De crises en crises difficilement surmontées, Bruce-Brenda-David Reimer finit par se suicider en 2004.

[12] Certes, il y a bien des exemples de déterminismes malsains. Le père qui boit ne peut vertueusement éduquer ses enfants à travers ce vice ; le mépris de la femme ne peut construire une saine estime de soi chez la fille ou chez le garçon qui voit ainsi traiter sa sœur ; il n’empêche qu’au sein de notre nature humaine bien imparfaite, c’est toujours sur la base d’un sol initial que la transmission s’opère et que l’individu se construit.

Hannah Arendt analyse cela de façon admirable dans le dernier chapitre du tome III des Origines du totalitarisme : l’absence de « sol » (entendons la tradition, la transmission, l’autorité) est la pire des choses : l’individu vit ainsi la dé-sol-ation. Il y a forcément dans l’existence des moments de « désolation » (ils entrent nécessairement en alternance avec ce qu’Ignace de Loyola spirituellement appelle les moments de « consolation »). Cependant, des mesures politiques qui iraient dans le sens de l’éradication du fait culturel et des réalités transmises auraient des conséquences  catastrophiques. Cela est étudié aussi dans La crise de la culture de Hannah Arendt encore : dans le chapitre « la crise de l’éducation », elle y explique que la démission des adultes (garants de la tradition, de l’autorité) est la cause essentielle de la crise du système éducatif dans l’Amérique moderne.

[13] L’expression n’est pas de Arendt mais elle est de notre fait. Un « trou noir », en astrophysique, est défini comme étant un « champ gravitationnel intense » qui absorbe toute particule de matière, y compris les photons. Dans l’idéologie, il y a une prééminence de la logique sur le réel, si bien que le réel « n’existe plus » et se trouve comme absorbé par ce champ gravitationnel intense de la pensée qui anéantit le réel.

[14] A l’époque où Arendt écrit (les années 1950, juste après la 2° guerre mondiale, nous n’avons connu que deux types de totalitarisme : l’Allemagne nazie et le bolchévisme. L’Italie fasciste (de même que l’Espagne franquiste par exemple) relèvent d’un schéma politique de tyrannie « classique » ; ce qui veut dire que le totalitarisme est une tyrannie d’un ordre nouveau et inédit, irréductible aux formes antérieures d’oppression. Elle expose tout cela de façon magistrale dans le tome III de l’ouvrage cité.

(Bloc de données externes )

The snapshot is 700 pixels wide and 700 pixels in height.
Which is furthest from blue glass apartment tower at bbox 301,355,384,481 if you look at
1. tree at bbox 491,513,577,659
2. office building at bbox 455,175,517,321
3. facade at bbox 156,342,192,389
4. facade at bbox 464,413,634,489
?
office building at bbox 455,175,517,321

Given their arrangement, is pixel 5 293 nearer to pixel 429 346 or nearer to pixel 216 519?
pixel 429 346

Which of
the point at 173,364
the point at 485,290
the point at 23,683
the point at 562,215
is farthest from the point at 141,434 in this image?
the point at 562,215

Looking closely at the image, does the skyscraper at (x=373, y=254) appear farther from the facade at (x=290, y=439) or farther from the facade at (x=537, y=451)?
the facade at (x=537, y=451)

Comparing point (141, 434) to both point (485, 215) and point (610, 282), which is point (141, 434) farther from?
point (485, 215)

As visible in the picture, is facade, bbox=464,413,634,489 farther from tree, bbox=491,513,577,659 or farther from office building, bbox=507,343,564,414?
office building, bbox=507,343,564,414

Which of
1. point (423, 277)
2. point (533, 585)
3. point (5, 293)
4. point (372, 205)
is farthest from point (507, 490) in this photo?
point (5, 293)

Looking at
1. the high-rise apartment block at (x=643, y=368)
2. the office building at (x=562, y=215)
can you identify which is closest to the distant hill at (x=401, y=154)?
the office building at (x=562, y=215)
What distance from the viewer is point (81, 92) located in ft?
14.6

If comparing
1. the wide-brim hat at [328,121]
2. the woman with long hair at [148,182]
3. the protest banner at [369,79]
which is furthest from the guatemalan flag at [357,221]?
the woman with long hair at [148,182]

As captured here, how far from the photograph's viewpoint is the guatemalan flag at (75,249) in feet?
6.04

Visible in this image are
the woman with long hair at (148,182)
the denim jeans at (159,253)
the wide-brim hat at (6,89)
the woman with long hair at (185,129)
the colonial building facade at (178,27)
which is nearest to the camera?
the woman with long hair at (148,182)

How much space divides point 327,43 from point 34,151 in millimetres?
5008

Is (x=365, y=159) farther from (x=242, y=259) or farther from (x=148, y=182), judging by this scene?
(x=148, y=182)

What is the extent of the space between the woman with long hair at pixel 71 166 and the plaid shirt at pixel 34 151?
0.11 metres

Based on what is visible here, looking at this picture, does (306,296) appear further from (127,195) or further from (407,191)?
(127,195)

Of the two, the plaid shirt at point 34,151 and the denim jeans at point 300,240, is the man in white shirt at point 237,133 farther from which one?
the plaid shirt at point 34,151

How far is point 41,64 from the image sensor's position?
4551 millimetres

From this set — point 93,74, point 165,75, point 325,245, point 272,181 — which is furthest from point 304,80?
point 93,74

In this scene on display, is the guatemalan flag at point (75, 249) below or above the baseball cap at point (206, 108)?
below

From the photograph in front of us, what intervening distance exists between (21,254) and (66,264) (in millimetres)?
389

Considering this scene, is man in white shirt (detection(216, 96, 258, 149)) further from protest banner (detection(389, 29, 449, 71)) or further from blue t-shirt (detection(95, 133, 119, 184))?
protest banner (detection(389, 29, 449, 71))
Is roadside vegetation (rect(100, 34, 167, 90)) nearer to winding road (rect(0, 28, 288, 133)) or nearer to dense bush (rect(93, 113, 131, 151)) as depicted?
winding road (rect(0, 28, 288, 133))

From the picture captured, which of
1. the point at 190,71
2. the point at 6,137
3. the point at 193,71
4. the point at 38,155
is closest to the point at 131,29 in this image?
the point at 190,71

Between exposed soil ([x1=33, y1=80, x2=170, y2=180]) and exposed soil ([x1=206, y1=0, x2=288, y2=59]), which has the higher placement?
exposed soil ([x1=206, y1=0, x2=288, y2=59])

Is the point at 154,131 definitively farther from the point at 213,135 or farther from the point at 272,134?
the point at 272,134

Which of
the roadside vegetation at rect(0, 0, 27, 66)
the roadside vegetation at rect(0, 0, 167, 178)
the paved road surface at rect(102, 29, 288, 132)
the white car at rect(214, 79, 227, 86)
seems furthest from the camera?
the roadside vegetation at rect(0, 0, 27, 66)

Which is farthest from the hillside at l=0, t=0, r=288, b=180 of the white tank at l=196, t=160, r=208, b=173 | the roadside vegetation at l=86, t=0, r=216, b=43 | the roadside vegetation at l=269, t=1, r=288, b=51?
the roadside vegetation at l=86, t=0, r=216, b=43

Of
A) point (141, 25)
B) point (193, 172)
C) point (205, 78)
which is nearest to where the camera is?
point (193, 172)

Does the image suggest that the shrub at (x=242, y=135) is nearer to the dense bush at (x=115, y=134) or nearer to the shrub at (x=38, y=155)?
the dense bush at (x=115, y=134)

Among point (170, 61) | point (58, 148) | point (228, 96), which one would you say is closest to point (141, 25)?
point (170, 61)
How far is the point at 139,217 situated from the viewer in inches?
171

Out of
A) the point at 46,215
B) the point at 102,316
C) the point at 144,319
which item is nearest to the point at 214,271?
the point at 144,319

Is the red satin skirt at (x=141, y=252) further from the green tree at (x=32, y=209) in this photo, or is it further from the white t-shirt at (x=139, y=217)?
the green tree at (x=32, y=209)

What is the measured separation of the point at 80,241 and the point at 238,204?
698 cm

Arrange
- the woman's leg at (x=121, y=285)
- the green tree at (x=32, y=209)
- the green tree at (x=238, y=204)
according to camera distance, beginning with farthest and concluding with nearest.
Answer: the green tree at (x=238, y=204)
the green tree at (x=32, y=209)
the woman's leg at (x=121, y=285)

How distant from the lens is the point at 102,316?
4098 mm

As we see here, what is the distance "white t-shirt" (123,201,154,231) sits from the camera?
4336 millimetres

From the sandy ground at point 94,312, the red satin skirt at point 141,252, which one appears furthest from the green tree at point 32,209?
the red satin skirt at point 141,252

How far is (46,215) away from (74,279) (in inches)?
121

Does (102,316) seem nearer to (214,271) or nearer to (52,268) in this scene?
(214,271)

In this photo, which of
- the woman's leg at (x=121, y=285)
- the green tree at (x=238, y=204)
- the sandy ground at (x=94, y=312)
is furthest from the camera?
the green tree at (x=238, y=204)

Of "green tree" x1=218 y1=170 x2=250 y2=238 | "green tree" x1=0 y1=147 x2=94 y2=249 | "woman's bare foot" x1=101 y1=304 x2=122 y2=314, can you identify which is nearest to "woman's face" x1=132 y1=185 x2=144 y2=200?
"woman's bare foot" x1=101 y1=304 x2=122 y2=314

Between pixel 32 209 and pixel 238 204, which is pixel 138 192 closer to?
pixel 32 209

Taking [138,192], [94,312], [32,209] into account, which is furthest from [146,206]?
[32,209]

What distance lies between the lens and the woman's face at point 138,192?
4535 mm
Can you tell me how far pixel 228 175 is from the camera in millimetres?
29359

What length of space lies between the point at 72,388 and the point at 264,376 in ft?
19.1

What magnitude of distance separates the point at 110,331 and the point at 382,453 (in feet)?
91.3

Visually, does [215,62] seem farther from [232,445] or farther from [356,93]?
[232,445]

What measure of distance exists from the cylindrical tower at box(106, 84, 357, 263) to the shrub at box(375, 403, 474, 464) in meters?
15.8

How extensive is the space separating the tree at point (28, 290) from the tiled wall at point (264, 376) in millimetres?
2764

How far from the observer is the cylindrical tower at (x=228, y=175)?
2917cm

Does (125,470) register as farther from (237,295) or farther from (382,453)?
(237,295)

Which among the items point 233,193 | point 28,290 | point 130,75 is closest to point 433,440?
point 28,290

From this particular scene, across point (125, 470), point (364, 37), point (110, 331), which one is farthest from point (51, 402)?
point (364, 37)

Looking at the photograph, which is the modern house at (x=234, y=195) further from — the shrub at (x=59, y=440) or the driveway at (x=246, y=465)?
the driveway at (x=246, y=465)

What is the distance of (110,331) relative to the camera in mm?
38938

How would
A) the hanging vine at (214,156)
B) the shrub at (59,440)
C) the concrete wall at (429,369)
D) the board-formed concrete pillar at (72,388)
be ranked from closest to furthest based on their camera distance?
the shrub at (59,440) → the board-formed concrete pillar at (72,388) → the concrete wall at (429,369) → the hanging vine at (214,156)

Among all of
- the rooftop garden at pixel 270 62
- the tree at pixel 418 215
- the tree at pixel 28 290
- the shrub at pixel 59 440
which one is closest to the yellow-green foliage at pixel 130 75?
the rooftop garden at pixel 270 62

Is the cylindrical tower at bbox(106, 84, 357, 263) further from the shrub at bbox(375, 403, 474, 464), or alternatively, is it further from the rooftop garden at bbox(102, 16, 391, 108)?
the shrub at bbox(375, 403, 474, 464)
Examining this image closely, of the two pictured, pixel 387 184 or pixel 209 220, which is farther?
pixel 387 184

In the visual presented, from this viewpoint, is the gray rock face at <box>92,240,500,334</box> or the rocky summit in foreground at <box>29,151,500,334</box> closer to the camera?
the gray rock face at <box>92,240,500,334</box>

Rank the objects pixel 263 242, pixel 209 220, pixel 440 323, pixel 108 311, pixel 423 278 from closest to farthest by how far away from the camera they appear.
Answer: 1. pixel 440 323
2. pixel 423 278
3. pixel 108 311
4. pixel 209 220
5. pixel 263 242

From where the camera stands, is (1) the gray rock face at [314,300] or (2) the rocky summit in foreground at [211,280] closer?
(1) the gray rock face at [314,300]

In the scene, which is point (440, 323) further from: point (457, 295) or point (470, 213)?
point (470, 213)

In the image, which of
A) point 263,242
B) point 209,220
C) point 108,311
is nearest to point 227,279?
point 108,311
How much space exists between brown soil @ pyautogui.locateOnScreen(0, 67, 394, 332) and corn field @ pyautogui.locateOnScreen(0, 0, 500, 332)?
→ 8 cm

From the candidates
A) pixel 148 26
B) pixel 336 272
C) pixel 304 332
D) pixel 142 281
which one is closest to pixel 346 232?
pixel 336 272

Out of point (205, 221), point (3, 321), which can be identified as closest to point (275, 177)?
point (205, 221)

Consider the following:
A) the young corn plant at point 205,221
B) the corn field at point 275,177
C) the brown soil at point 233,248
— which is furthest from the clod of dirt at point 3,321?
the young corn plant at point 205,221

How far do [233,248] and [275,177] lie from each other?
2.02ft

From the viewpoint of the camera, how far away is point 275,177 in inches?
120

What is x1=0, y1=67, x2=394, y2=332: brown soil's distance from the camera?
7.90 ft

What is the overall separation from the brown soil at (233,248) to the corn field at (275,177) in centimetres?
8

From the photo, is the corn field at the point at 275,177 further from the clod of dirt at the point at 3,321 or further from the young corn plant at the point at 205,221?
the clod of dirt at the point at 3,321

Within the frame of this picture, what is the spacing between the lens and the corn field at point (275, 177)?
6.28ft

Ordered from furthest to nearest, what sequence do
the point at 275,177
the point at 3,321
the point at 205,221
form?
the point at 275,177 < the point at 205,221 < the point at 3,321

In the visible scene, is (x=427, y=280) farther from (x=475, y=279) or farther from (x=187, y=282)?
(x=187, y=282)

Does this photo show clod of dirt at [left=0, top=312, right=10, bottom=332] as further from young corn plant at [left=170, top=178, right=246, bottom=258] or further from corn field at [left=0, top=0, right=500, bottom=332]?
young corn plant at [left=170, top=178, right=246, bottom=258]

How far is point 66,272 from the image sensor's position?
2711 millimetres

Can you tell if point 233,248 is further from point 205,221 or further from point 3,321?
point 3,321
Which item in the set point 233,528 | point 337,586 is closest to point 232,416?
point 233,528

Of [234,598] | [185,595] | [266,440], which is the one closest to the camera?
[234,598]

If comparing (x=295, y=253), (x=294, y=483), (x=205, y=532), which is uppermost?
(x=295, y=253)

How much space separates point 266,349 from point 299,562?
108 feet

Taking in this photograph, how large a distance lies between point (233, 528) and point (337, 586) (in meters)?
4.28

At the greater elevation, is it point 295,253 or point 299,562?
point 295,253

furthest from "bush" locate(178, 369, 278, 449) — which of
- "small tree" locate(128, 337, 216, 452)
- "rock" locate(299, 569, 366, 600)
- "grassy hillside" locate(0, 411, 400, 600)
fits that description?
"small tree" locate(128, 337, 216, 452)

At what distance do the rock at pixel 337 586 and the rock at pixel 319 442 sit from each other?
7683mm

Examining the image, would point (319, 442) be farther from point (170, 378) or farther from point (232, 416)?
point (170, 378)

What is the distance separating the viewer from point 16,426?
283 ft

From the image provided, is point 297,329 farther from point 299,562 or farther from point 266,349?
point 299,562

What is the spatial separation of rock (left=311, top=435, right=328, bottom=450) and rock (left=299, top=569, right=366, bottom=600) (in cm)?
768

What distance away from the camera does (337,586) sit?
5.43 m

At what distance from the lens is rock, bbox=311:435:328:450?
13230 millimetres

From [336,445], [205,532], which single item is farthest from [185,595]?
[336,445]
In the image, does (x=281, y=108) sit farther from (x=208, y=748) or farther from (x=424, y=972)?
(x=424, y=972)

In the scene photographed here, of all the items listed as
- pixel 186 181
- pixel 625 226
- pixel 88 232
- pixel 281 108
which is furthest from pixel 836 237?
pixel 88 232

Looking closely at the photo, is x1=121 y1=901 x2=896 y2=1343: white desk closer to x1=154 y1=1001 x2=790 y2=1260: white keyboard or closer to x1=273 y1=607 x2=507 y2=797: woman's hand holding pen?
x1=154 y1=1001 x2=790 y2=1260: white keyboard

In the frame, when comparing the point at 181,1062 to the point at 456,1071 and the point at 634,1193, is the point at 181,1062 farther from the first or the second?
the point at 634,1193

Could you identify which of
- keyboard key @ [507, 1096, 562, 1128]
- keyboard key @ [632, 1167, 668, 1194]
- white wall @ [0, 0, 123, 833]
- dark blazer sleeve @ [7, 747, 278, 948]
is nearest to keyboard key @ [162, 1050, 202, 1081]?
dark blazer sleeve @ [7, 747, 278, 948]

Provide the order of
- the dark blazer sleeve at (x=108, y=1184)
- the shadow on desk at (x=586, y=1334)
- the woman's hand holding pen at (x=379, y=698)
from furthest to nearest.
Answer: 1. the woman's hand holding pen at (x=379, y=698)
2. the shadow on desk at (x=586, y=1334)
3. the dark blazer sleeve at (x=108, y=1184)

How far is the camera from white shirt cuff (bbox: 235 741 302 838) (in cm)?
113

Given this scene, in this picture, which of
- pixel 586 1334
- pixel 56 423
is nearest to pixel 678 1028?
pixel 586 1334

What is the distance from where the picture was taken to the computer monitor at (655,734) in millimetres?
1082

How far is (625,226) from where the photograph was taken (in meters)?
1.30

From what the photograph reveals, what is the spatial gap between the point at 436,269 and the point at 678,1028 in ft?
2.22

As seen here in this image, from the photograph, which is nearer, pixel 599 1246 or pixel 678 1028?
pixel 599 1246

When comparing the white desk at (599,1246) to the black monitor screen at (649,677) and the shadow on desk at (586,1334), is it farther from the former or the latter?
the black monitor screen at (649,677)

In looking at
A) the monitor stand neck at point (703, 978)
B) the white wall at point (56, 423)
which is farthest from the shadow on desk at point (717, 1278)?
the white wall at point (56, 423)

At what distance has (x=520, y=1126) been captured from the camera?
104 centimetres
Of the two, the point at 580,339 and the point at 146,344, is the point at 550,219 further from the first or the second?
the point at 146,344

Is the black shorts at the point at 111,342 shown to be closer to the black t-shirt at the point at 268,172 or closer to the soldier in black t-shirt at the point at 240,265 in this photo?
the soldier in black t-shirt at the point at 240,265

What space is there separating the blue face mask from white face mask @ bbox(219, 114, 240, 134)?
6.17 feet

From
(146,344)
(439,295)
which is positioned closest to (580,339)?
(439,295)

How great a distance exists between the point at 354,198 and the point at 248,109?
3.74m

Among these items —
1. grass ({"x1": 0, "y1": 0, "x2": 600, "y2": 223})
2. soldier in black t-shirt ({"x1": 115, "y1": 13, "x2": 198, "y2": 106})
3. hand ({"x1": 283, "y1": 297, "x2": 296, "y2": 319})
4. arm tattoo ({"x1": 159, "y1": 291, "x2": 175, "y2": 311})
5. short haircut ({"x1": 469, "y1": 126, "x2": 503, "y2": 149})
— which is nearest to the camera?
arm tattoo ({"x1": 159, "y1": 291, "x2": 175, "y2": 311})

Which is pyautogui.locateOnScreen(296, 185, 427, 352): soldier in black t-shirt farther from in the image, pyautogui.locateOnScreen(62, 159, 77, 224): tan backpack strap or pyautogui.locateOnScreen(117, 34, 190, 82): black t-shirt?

[15] Le refus récent de la part d’une haute juridiction de l’Etat français, le Conseil constitutionnel, en ce qui concerne la clause de conscience par laquelle un maire de la République pourrait, du fait de ses convictions profondes, ne pas vouloir marier deux personnes du même sexe, est tout à fait révélateur des temps que nous vivons. Selon la circulaire du Ministre de l’Intérieur M.Valls du 13/06/2013, un maire qui ne se plie pas à la loi risque 5 ans d’emprisonnement et une amende de 75 000 €.

[16] Les Origines du totalitarisme, tome III, p.172.

[17] Extrait de l’« avertissement » du Führer aux juristes en 1933, cité par Hans frank, Nationalsozialistische Leitsätze für ein neues deutsches Strafrecht.

[18] Comme la charte de la laïcité par exemple, qui n’abroge pas les lois anciennes, mais qui laisse entrevoir un durcissement laïciste radical de la notion de laïcité, ce qui met les textes de la République en auto-contradiction. Cf. notre analyse de la charte de la laïcité, de la « lettre à l’esprit » sur le site www.les-eveilleurs.com.